Your instructions -> Could you write out, word for word, only the lines from the one containing "Plasmodium falciparum-infected red" through the last line of the data below?

Recorded information ->

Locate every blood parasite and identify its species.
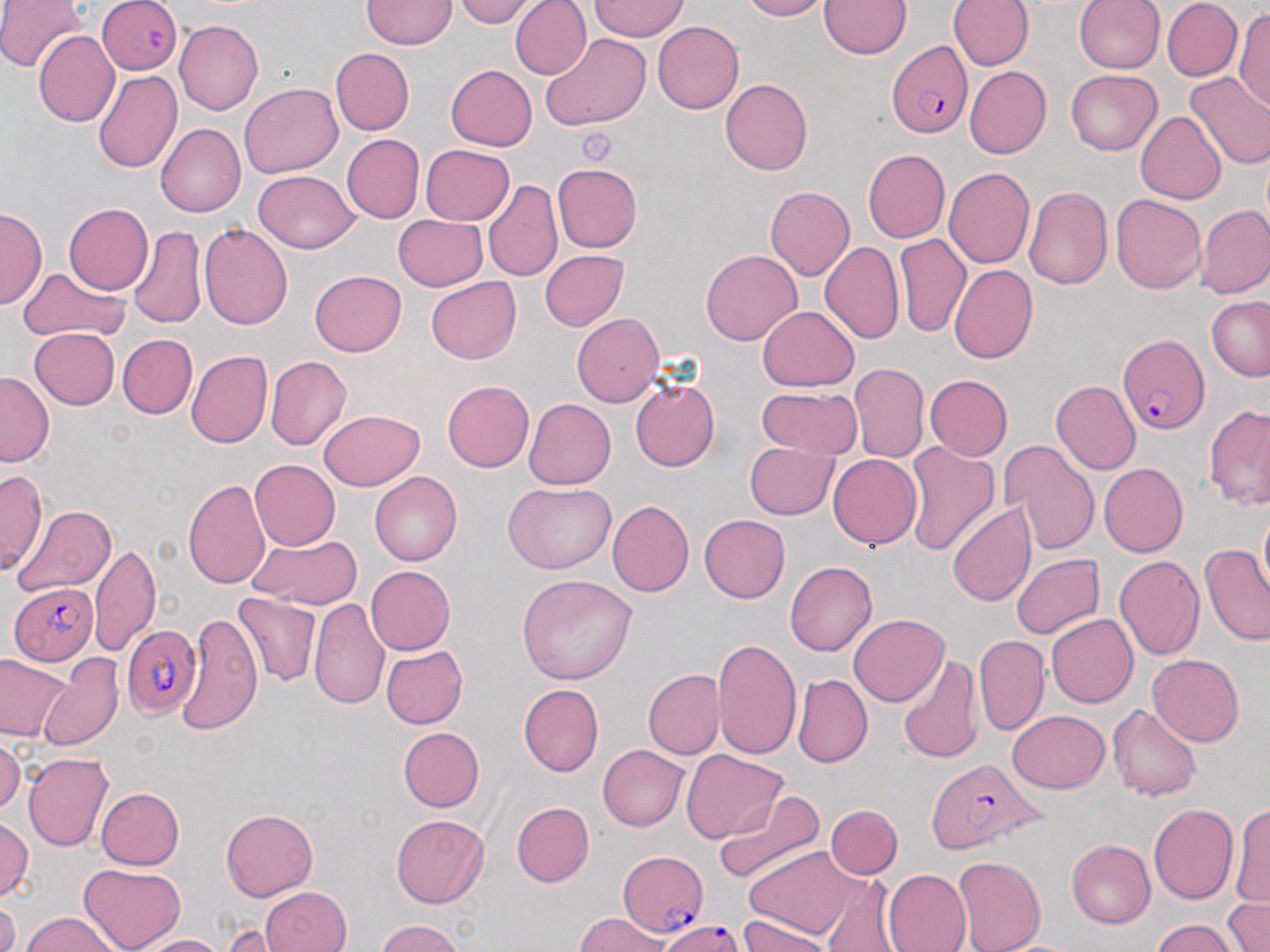
Approximate bounding boxes as (x1,y1)-(x2,y2) corner pairs in pixels.
Plasmodium falciparum-infected red blood cells: (100,0)-(182,74), (887,40)-(972,138), (1118,334)-(1209,435), (8,582)-(97,665), (120,623)-(200,719), (926,756)-(1046,854), (617,851)-(708,938), (659,918)-(744,952).
No Plasmodium ovale, Plasmodium malariae, Plasmodium vivax, Babesia divergens, or Trypanosoma brucei observed.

Answer space ->
Plasmodium falciparum-infected red blood cells: (100,0)-(182,74), (887,40)-(972,138), (1118,334)-(1209,435), (8,582)-(97,665), (120,623)-(200,719), (926,756)-(1046,854), (617,851)-(708,938), (659,918)-(744,952).
No Plasmodium ovale, Plasmodium malariae, Plasmodium vivax, Babesia divergens, or Trypanosoma brucei observed.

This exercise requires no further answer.